Given passage.
************

System.Parallelism package and Ada.Iterator_Interfaces.Par_Iterator_Loop
child The System.Parallelism package spec might contain (at least) the
following:
package System.Parallelism is
type Longest_Integer is range System.Min_Int .. System.Max_Int;
--
--
--
--
procedure Par_Range_Loop
(Low, High : Longest_Integer;
Num_Chunks : Positive;
Aspects : access Ada.Aspects.Root_Aspect’Class := null;
Loop_Body : access procedure
(Low, High : Longest_Integer; Chunk_Index : Positive));
function Chunk_Index return Positive
with Convention => Intrinsic;
end System.Parallelism;
A child unit of Ada.Iterator_Interfaces, Par_Iterator_Loop, could be
provided as follows. Note that GNAT might want to instantiate this just
once for each instantiation of Ada.Iterator_Interfaces, rather than at
each parallel loop over an iterator.
generic
procedure Ada.Iterator_Interfaces.Par_Iterator_Loop is
(Iterator : Parallel_Iterator'Class;
Num_Chunks : Positive;
Aspects : access Ada.Aspects.Root_Aspect’Class := null;
Loop_Body : access procedure
(Iterator : Parallel_Iterator'Class; Chunk_Index : Positive));
Questions and Answers about Ada 202X parallelism and mapping to OpenMP
Here are some questions and answers, derived from initial comments on the document.
Question: What sort of changes to the language reference manual are
needed to add support for light-weight parallelism (LWP)?
Answer: Ada 2012 and before presumes a one-to-one mapping between Ada
tasks and logical threads of control. in Ada 2X, we allow a single Ada
task to have multiple logical threads of control. So places where Ada
2012 and before talked about tasking, we introduce this distinction. See
third paragraph of introduction for more on this.
Question: What is the impact in terms of performance for users if LWP is
not used?
Answer: Performance impact is minimal on code that makes no use of
parallelism. The Ada Current_Task function returns the same "Task_Id"
value for all server threads working on behalf of a given Ada task. This
is different than what happens now, but should be very close in terms of
efficiency. See "Interaction with Ada tasks" section.

************

Material.
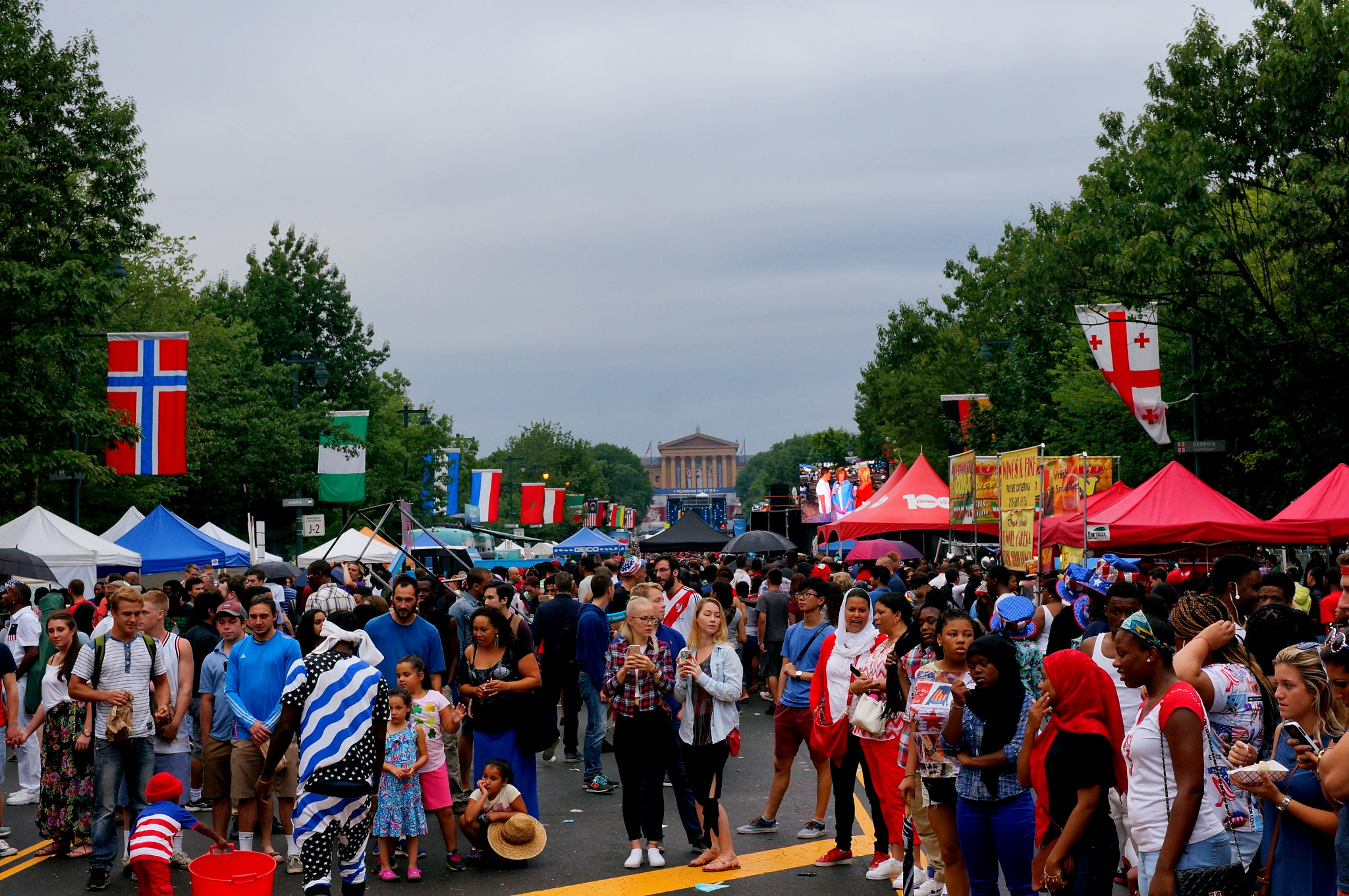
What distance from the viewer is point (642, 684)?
28.4 feet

************

Aim of the task. From the Ada parallelism passage, return the stretch starting at "Question: What sort" and ending at "more on this.", copied word for word.

Correct response.
Question: What sort of changes to the language reference manual are
needed to add support for light-weight parallelism (LWP)?
Answer: Ada 2012 and before presumes a one-to-one mapping between Ada
tasks and logical threads of control. in Ada 2X, we allow a single Ada
task to have multiple logical threads of control. So places where Ada
2012 and before talked about tasking, we introduce this distinction. See
third paragraph of introduction for more on this.